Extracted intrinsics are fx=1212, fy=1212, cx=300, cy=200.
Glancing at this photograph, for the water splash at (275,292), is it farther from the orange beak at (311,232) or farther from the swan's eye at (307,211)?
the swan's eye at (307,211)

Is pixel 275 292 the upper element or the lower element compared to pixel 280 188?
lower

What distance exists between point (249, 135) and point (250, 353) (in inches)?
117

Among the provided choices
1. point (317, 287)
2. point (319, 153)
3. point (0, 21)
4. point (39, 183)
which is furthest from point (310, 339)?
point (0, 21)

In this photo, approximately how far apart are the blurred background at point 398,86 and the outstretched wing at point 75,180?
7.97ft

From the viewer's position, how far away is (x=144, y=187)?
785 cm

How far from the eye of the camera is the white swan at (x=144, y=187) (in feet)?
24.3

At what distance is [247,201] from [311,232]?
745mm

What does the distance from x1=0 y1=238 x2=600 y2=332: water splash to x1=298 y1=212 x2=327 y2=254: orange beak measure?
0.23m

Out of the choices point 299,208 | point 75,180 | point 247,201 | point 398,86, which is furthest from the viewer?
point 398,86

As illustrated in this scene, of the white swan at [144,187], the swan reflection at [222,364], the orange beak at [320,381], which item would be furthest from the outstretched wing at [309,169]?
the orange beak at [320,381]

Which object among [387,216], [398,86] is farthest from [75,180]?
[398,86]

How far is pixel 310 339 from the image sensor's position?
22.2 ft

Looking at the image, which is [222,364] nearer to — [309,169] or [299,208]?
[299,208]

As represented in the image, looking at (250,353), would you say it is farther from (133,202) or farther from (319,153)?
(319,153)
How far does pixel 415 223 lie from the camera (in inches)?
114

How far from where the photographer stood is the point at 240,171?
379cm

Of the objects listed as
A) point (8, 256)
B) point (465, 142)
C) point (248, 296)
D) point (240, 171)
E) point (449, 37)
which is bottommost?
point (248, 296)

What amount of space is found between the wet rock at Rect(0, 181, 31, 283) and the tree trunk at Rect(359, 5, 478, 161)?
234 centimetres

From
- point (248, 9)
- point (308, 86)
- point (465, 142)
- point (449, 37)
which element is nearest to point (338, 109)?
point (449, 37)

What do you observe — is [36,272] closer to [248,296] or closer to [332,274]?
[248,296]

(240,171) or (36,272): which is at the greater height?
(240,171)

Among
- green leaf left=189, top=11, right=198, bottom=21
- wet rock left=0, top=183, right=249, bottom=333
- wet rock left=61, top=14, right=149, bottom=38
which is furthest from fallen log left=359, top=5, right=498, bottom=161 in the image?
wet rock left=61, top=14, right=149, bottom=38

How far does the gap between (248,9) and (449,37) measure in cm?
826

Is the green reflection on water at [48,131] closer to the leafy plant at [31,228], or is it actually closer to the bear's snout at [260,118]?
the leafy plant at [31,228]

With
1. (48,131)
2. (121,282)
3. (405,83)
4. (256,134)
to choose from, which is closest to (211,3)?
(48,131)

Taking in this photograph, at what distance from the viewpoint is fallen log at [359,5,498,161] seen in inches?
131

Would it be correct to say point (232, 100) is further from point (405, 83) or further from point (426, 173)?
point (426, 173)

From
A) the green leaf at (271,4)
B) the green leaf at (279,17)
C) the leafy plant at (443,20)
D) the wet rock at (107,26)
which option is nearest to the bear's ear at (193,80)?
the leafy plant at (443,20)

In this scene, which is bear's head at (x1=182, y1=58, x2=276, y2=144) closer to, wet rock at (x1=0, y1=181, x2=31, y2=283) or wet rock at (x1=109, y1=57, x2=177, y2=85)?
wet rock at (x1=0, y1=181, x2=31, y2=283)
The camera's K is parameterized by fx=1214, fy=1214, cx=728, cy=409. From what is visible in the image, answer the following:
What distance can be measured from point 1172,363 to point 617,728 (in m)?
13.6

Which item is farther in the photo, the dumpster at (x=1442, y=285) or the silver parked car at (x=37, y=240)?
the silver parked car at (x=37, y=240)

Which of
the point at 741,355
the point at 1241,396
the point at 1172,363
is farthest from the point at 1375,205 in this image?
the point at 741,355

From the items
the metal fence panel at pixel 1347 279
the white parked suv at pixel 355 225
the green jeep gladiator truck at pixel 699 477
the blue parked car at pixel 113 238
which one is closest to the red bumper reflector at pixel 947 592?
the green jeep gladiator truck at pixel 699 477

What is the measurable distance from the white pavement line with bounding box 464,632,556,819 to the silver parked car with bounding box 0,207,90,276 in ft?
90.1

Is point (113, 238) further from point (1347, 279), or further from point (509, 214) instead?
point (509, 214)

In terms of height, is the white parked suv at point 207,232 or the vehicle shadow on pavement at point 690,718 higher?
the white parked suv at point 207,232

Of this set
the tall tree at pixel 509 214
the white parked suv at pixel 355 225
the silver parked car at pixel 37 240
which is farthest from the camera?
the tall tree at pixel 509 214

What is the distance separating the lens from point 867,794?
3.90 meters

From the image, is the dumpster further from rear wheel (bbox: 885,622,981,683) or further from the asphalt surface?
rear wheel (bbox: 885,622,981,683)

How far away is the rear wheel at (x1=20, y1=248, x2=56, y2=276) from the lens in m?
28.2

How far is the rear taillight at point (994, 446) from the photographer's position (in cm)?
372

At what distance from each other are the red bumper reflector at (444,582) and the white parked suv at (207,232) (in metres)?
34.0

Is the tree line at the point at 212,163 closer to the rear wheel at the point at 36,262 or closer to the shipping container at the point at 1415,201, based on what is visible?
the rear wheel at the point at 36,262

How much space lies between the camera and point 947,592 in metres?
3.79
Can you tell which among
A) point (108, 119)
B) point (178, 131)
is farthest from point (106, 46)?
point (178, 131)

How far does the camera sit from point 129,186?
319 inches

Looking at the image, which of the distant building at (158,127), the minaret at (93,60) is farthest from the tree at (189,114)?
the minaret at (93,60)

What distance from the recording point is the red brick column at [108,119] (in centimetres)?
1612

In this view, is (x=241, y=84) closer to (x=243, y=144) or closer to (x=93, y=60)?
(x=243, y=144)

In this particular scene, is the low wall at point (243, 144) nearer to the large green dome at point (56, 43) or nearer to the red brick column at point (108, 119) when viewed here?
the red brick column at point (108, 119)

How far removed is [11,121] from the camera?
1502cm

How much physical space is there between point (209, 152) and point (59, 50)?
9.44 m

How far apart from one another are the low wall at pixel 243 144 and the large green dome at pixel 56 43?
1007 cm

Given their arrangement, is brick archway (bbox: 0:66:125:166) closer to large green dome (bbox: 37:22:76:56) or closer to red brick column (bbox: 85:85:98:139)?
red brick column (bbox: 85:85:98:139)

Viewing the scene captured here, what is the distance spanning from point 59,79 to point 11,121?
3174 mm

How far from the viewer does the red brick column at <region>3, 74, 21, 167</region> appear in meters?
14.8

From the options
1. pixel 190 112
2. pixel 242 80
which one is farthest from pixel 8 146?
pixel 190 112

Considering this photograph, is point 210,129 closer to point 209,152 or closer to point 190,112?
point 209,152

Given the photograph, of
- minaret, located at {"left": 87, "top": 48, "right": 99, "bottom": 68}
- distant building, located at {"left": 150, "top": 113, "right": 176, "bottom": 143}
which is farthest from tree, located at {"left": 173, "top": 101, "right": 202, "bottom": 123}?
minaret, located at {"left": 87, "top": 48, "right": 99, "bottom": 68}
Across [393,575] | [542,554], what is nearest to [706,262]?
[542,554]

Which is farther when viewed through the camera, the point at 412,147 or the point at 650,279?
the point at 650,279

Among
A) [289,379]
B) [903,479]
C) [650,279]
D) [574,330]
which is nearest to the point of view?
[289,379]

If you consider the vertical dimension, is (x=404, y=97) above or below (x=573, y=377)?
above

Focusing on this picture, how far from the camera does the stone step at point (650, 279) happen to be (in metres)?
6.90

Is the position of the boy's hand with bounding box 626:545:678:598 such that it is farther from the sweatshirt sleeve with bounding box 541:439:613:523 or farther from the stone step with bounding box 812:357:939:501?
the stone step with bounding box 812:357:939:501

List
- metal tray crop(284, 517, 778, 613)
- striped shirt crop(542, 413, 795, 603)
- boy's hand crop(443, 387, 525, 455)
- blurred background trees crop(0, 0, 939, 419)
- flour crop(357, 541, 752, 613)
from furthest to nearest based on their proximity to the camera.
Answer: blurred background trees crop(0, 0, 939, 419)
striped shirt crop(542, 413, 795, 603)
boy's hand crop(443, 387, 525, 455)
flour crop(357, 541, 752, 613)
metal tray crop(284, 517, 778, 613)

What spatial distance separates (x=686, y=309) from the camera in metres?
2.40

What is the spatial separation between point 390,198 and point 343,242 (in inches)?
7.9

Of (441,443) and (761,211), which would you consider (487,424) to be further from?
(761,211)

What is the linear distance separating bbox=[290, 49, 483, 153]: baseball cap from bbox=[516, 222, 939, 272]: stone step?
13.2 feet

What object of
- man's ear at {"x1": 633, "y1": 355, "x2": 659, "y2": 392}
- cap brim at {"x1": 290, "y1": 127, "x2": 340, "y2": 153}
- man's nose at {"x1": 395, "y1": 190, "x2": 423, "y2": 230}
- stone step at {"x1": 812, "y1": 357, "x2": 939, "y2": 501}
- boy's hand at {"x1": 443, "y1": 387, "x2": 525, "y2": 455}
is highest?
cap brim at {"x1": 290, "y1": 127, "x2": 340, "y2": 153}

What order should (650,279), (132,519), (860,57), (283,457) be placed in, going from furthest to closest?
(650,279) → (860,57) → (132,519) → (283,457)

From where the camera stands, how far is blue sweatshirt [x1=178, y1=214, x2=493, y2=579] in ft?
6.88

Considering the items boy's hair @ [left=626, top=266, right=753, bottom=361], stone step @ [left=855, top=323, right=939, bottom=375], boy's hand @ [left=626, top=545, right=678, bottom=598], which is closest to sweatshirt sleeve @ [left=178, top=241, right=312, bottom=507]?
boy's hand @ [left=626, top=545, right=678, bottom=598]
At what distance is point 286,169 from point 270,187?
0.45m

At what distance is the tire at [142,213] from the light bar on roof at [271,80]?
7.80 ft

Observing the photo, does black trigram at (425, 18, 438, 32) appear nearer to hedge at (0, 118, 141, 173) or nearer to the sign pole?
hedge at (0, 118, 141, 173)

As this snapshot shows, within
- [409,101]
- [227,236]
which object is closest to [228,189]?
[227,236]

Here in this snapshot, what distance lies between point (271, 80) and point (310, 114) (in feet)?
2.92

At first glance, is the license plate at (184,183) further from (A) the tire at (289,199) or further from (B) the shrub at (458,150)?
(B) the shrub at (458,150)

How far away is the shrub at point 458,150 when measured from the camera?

------------------------------------

Repeat only the stretch of lines that begins at the line containing "What is the linear" and ends at the last line above, both included.

Result of the exercise:
What is the linear distance separating bbox=[290, 49, 483, 153]: baseball cap from bbox=[516, 222, 939, 272]: stone step?
13.2 feet

What object of
- man's ear at {"x1": 633, "y1": 355, "x2": 659, "y2": 392}
- cap brim at {"x1": 290, "y1": 127, "x2": 340, "y2": 153}
- man's nose at {"x1": 395, "y1": 190, "x2": 423, "y2": 230}
- stone step at {"x1": 812, "y1": 357, "x2": 939, "y2": 501}
- boy's hand at {"x1": 443, "y1": 387, "x2": 525, "y2": 455}
is highest?
cap brim at {"x1": 290, "y1": 127, "x2": 340, "y2": 153}

What order should (650,279), (132,519), (860,57), (283,457) be placed in, going from furthest to closest?
(650,279) → (860,57) → (132,519) → (283,457)

From where the camera stands, how far is blue sweatshirt [x1=178, y1=214, x2=493, y2=579] in ft?
6.88

Considering the items boy's hair @ [left=626, top=266, right=753, bottom=361], stone step @ [left=855, top=323, right=939, bottom=375], boy's hand @ [left=626, top=545, right=678, bottom=598], which is closest to sweatshirt sleeve @ [left=178, top=241, right=312, bottom=507]?
boy's hand @ [left=626, top=545, right=678, bottom=598]
At what distance is point 286,169 from point 270,187?
0.45m

At what distance is the tire at [142,213] from the light bar on roof at [271,80]?
7.80 ft

Observing the photo, does black trigram at (425, 18, 438, 32) appear nearer to hedge at (0, 118, 141, 173) or nearer to the sign pole?
hedge at (0, 118, 141, 173)

As this snapshot shows, within
- [409,101]
- [227,236]
which object is closest to [228,189]?
[227,236]

Here in this snapshot, what distance lies between point (271, 80) and point (310, 114) (in feet)?
2.92

At first glance, is the license plate at (184,183) further from (A) the tire at (289,199) or further from (B) the shrub at (458,150)?
(B) the shrub at (458,150)

How far away is the shrub at point 458,150 when measured from the camera?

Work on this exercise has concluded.